Sequencing and genomic aberration analysis
Sequencing of all pre-AA/P treatment biopsy specimens, visit 1 (V1), was reported previously (4). For the analysis of the visit 2 (V2) post-AA/P specimens, similar sequencing methods for whole-exome sequencing (WES) were performed on Illumina HiSeq 2500, and whole transcriptome sequencing (RNA-seq) was performed on Illumina HiSeq 2000 instruments, respectively. Methods have been reported previously (4) and are also described in Supplementary Materials and Methods accompanied by quality control (QC) information for samples in this study in Supplementary Tables S2 to S4 and Supplementary Figs. S1 to S9.
Somatic mutations pathogenicity analysis
Pathogenicity of selected variants were estimated by two primary bioinformatics tools, the cancer-specific OncoKB database (6) and the Variant Effect Scoring Tool (VEST; refs. 7, 8). The VEST statistics and other annotations were obtained via the CRAVAT server (9).
Statistical analysis
Medical records of all patients were collected after enrollment for long-term follow-up and for determination of time to treatment change (TTTC), defined as the time from enrollment until the change of AA/P treatment due to progressive disease (4). The date of the last follow-up is the last patient contact date recorded in the electronic medical records as of October 2017. The lower and upper quartiles of TTTC for the entire cohort were used to define nonresponders and responders, respectively. Statistical tests performed are described in the Supplementary Materials and Methods. Gene sets scoring for RNA-seq was performed by transforming the gene expression data into sample scores per gene set using GSVA (10), followed by association with TTTC using logistic regression or survival Cox-model.
Functional analyses
We performed in silico functional analyses using up- and downregulated genes. For posttreatment results, we selected genes with FDR ≤ 0.05 and fold changes ≥2 or ≤0.5.

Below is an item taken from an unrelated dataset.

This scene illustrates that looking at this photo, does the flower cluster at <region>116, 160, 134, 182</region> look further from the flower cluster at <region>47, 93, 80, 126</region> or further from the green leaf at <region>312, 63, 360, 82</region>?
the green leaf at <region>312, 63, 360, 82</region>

Upstream regulator analyses
Upstream transcription factors likely driving the gene expression at V2 were identified with X2Kweb (11). This tool also identified likely signaling kinases responsible for the regulation of the transcription factors driving the differential gene expression. The function of the signaling genes was then further studied using DAVID by clustering all annotations (12, 13).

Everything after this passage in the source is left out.